■ **Document excerpt**
--- --- ---
# PGA rule rumor



## broken tee (Jan 13, 2008)

Has anyone heard of the PGA considering banning either sqware or round grooves, not sure which, on wedges from tournament play


----------



## Fourputt (Nov 18, 2006)

It's not a rumor and it's not a PGA rule. The USGA is changing what constitutes a conforming groove shape for iron grooves. It goes into effect in 2010 and will be enforced starting then for PGA Tour and other high level competitions. For us ordinary Joes the old clubs will be grandfathered in until 2024, at which time the current square or box grooves will no longer be legal even for club level competitions. Any new irons bought after Dec 31 2009 will have the new modified groove shape. 

My Titleist AP2 irons that I got just last month already have the new grooves.


----------



## broken tee (Jan 13, 2008)

Fourputt said:


> It's not a rumor and it's not a PGA rule. The USGA is changing what constitutes a conforming groove shape for iron grooves. It goes into effect in 2010 and will be enforced starting then for PGA Tour and other high level competitions. For us ordinary Joes the old clubs will be grandfathered in until 2024, at which time the current square or box grooves will no longer be legal even for club level competitions. Any new irons bought after Dec 31 2009 will have the new modified groove shape.
> 
> My Titleist AP2 irons that I got just last month already have the new grooves.


So what is the intent of this new rule?


----------



## Surtees (Sep 11, 2007)

thanks rick as always great info something everyone should like into when buying new clubs now. Although most new clubs have the u grooves in them now from the ones I've seen.


----------



## broken tee (Jan 13, 2008)

Surtees said:


> thanks rick as always great info something everyone should like into when buying new clubs now. Although most new clubs have the u grooves in them now from the ones I've seen.


Things like this are always good to know, but if you're just learning and technology changes time and money wasted. This isn't going to affect me as a weekend warrior. So to complain as if it would what's next plastic tees only?


----------



## Surtees (Sep 11, 2007)
--- --- ---
■ **Material supplied**
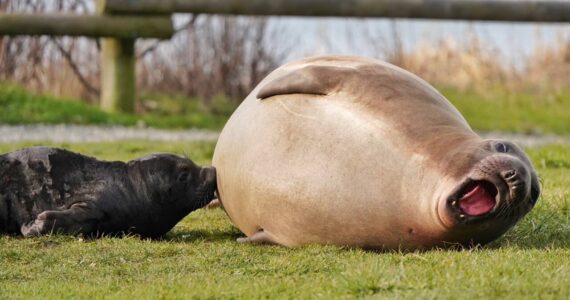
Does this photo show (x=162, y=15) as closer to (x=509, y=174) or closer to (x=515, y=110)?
(x=515, y=110)

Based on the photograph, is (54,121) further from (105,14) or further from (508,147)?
(508,147)

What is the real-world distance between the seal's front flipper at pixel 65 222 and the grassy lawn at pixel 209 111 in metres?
7.56

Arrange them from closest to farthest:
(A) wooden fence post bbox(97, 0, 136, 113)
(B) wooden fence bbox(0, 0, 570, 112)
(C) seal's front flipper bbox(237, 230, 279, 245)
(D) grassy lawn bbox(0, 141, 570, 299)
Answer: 1. (D) grassy lawn bbox(0, 141, 570, 299)
2. (C) seal's front flipper bbox(237, 230, 279, 245)
3. (B) wooden fence bbox(0, 0, 570, 112)
4. (A) wooden fence post bbox(97, 0, 136, 113)

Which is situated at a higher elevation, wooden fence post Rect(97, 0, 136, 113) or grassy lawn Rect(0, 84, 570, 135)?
wooden fence post Rect(97, 0, 136, 113)

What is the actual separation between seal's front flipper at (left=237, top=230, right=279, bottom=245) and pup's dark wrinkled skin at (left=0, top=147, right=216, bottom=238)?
64 cm

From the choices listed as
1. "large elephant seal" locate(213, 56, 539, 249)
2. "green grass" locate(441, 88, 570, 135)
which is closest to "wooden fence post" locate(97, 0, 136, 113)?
"green grass" locate(441, 88, 570, 135)

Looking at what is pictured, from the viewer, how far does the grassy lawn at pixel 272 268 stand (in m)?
4.45

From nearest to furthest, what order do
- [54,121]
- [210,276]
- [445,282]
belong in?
[445,282]
[210,276]
[54,121]

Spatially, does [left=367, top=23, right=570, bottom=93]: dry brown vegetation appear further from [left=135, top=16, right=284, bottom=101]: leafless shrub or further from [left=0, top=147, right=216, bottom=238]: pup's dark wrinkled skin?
[left=0, top=147, right=216, bottom=238]: pup's dark wrinkled skin

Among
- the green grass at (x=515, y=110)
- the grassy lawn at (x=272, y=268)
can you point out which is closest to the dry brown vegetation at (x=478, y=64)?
the green grass at (x=515, y=110)

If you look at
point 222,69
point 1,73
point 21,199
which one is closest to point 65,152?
point 21,199

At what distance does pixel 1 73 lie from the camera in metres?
15.9

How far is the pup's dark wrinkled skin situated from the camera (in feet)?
21.1

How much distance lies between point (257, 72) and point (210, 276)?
488 inches
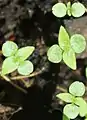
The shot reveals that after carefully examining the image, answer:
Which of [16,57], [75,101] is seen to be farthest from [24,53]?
[75,101]

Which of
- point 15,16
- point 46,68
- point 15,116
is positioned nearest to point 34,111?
point 15,116

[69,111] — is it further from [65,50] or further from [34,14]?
[34,14]

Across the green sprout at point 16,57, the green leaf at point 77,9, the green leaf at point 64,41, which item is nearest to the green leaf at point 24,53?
the green sprout at point 16,57

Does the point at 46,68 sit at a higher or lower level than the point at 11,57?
lower

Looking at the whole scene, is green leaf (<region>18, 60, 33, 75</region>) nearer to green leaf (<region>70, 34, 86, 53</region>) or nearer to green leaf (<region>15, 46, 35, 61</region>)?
green leaf (<region>15, 46, 35, 61</region>)

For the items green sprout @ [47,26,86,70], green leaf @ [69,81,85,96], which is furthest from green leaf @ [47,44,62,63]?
green leaf @ [69,81,85,96]

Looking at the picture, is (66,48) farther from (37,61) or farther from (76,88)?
(37,61)
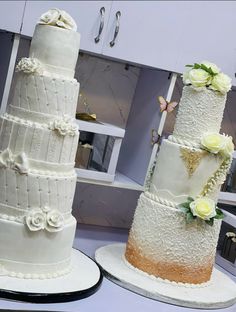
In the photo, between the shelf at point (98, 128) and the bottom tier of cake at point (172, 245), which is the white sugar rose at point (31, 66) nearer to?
the shelf at point (98, 128)

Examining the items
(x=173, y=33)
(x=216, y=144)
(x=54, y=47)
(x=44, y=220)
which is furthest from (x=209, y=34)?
(x=44, y=220)

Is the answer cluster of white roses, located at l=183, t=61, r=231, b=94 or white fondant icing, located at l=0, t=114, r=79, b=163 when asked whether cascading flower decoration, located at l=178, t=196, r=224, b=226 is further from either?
white fondant icing, located at l=0, t=114, r=79, b=163

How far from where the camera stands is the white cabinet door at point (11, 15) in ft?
5.53

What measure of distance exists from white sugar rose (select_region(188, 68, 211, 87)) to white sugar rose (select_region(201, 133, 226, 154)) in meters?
0.18

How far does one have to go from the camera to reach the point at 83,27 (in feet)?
5.86

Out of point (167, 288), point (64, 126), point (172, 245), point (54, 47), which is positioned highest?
point (54, 47)

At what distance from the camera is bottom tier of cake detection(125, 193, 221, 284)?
1.70 meters

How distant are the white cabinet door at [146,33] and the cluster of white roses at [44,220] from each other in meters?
0.70

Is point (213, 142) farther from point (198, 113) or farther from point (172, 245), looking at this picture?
point (172, 245)

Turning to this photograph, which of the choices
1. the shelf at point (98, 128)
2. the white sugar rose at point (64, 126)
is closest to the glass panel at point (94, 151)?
the shelf at point (98, 128)

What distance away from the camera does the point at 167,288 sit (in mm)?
1662

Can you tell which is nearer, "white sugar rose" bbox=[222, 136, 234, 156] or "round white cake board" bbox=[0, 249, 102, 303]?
"round white cake board" bbox=[0, 249, 102, 303]

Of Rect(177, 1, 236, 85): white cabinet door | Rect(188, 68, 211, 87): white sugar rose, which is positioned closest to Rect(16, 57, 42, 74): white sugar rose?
Rect(188, 68, 211, 87): white sugar rose

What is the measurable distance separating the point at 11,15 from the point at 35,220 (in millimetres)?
754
--- --- ---
■ **Exercise task 1**
Can you retype the golf groove thread word for word, starting at "Has anyone heard" and ending at "(Nov 18, 2006)"?
■ **Exercise task 2**
Would you extend the golf groove thread from the point where it stops?
The records aren't needed here.

■ **Task answer 1**
Has anyone heard of the PGA considering banning either sqware or round grooves, not sure which, on wedges from tournament play


----------



## Fourputt (Nov 18, 2006)

■ **Task answer 2**
broken tee said:


> Things like this are always good to know, but if you're just learning and technology changes time and money wasted. This isn't going to affect me as a weekend warrior. So to complain as if it would what's next plastic tees only?


nope because the world is running out of resource they are going stop making tee and you are going to have to throw your ball up in the air and hit it just before it hits the ground.:headbang:


----------



## broken tee (Jan 13, 2008)

Surtees said:


> nope because the world is running out of resource they are going stop making tee and you are going to have to throw your ball up in the air and hit it just before it hits the ground.:headbang:


I've been waiting for the shot and you finally came through...I threw some dumb shots on a couple threads and no responce. I thought maybe your wicket got stuck somewhere


----------



## Fourputt (Nov 18, 2006)

broken tee said:


> So what is the intent of this new rule?


The rule will have zero effect on you so I wouldn't lose any sleep over it, but if you're having trouble sleeping and want a soporific to help with that, you can read THIS. :laugh: It's the USGA's research findings from the extensive testing they did during the last couple of decades. 

The gist is that the only players affected to any significant extent are the top level players with high swing speeds and solid ball striking abilities. Even then, those players will only be affected when playing full shots from the rough. Us ordinary blokes will see virtually no difference at all. If you play a ball with a urethane cover then you will see some change on shots from the rough, but if you play anything less than a premium ball, then the difference is negligible.

If you're worried, stock up a on a couple of your favorite wedges now, then you'll be set until 2024...


----------



## Surtees (Sep 11, 2007)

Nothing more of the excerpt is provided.